多分二階の音楽室から風に乗ってきたのだろう。けれど、今はそれを返しに行く時間がない。仕方なく杏香は楽譜を持ったまま教室に向かった。
放課後にでも返しに行けばいい。
六時限を終えて、最後のホームルームで転校挨拶をした。
まだ入学して間もないから別れを惜しむような友人もなく形通りの挨拶で全てが終わる。
机やロッカーに忘れ物がないか確認し、教室を出る。下駄箱に向かいかけて、昼休みに拾った楽譜を思い出した。
ノートの間に挟んだ楽譜を取り出して読んでみる。昼休みに聴いた曲だとすぐに気付いた。三才からピアノを習っていたお陰で曲想を読むことは簡単だったのだ。
見るからに手書きで、まだ清書もされていない楽譜は明らかに誰かのオリジナルで、それなのに高すぎる完成度は作者の類い希なる才能を示していた。これを描いたのはいったい誰だろう…杏香はその人に会ってみたい気がした。
けれど自分にはもうそんな時間もない。
音楽室は無人だった。もうしばらくすれば合唱部やら吹奏楽部の面々が出入りするのかもしれないけれど、今はまだ誰もいない。
静かな音楽室に入り、一番目につきやすそうなピアノの譜面代にその楽譜を置いた。開けっ放しになっているピアノ。
ちょっとだけ…。
杏香はおもむろにピアノの前に座り、その曲を弾き出した。
初見の楽譜を引くぐらいの腕はある。完成していない曲らしく、メロディラインは酷く美しいけれど単純で引きやすい。
ただ、ほんの数カ所、耳に引っかかる部分があった。私ならここはこう変えるのに…と楽譜にない音を織り交ぜていく。
軽く流してみてそのアレンジに満足した杏香は、最後に通しで弾いてみた。どうせこれでこの学校とはお別れだ、と思えば、楽譜にあった歌詞を歌うことも平気だった。

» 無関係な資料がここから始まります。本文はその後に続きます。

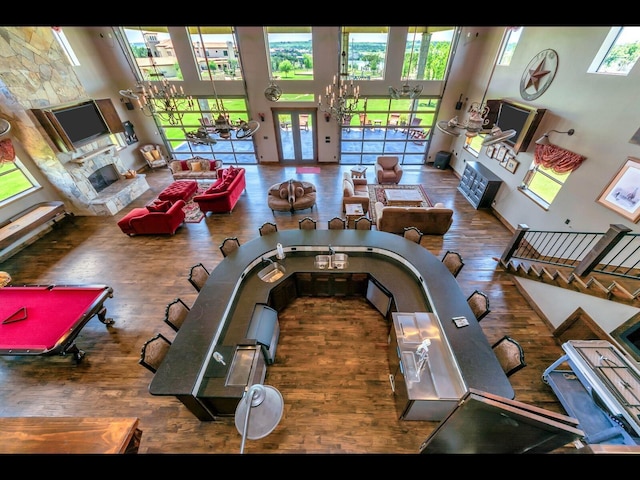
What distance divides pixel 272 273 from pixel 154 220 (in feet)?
14.2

もともと歌うことは嫌いじゃない。声域もかなりあるし音程も
しっかりしている。でも人前で歌うことなどなかった。小中高と通じて、杏香がピアノを弾けるとか歌が上手いとか知っている級友など一人もいないだろう。
最初で最後の伊沢杏香単独ライブ。自分の声とその曲がまるで誂えたようにぴったりでとても気持ちがよかった。
いい思い出をありがとう…。
杏香は見ず知らずの作曲家に礼を言って音楽室を後にした。